International Automated Systems, Inc. (IAS or IAUS) is a company with research and development in various industries, that has been involved in many ventures to design, produce, market, and sell high-technology products. It has been publicly traded since 1988, as an over-the-counter stock (stock symbol IAUS.PK). The founder and major shareholder is Neldon Johnson. It is currently based in Salem, Utah, United States, where it was founded in 1987.

Starting in 2013, IAUS came under fire for questionable claims and practices related to a solar power project. In 2018 IAUS was found guilty of multiple counts of fraud. The company, and Johnson, were ordered to pay $50 million in fines and penalties.

== Products ==
===Solar Power===
Since 2004, International Automated Systems has put most of its efforts into developing a solar powered electricity generating system, based on solar heat collected by patented lenses and focused on a heat receiving system. This heat is then used to generate steam, which turns patented 'blade-less' turbines, and generates electricity. Prototypes of this system have been demonstrated at several locations. A fully functional electricity generation system has been under construction since 2005 in Delta, Utah.

In 2018, IAUS was found guilty of operating an elaborate fraud scheme. The company's "solar lens" products were found to not produce any electricity, and were marketed mainly as a method to obtain tax credits. Judge David Nuffer wrote: that Neldon Johnson and his associates "knew or had reason to know that their statements about tax benefits purportedly related to buying the solar lenses were false or fraudulent."

===Automated Retail===
Some of the products or potential products of International Automated Systems include an automated retail self-service checkout system and management software for retail establishments. A demonstration project for this was a grocery store called U-Check that was built and run in Salem, Utah. Portions of International Automated Systems' technology have been licensed to Optimal Robotics for an undisclosed amount of money. However, Optimal Robotics Corporation previously had designed and implemented their own self-check out system, which they reported to have developed completely independently of International Automated Systems. A press release by Optimal Robotics on January 24, 2004, states: "Optimal Robotics Corp. (NASDAQ: OPMR), today announced that it has entered into a settlement agreement with International Automated Systems, Inc. (IAS), which brings to a close the patent lawsuit between the parties. In accordance with the agreement, IAS will receive a sum that is not considered to be material to Optimal."
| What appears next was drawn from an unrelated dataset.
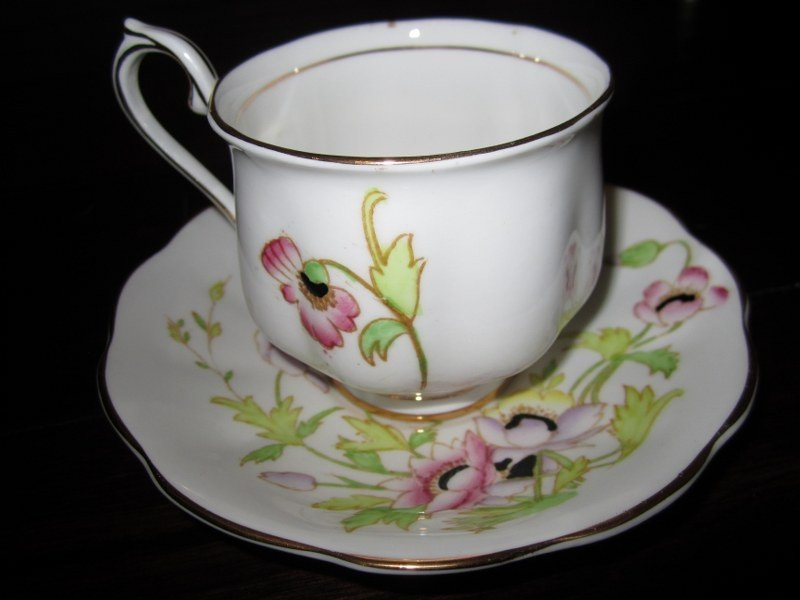 "Royal Albert ""Gloria"" Bone China- Cup & Saucer Set BD73"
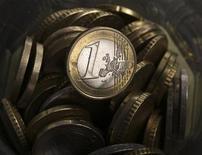Монеты евро, сфотографированные в Варшаве, 18 января 2011 года. Евро упал до четырехмесячного минимума к доллару во вторник, так как политический тупик в Греции обострил опасения в том, что страна может покинуть еврозону. REUTERS/Kacper Pempel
===Biometrics and Fingerprint Identification===
International Automated Systems developed a biometric device consisting of an automated fingerprint reader (AFIM = Automated Fingerprint Identification Machine) that was able to read a person's fingerprint, then use that information to create a specific, personalized code number, which could be stored in a small amount of digital space, such as on the magnetic strip of a credit card. People could then use other AFIM fingerprint scanners to identify themselves and purchase items or obtain access to controlled locations and devices in a secured way.

===Other Products===
The company currently is developing or has developed or partially developed products for airport security systems; automated restaurant systems; 'bladeless' turbines for electrical power generation; and solar technology systems for production of electricity and gasoline.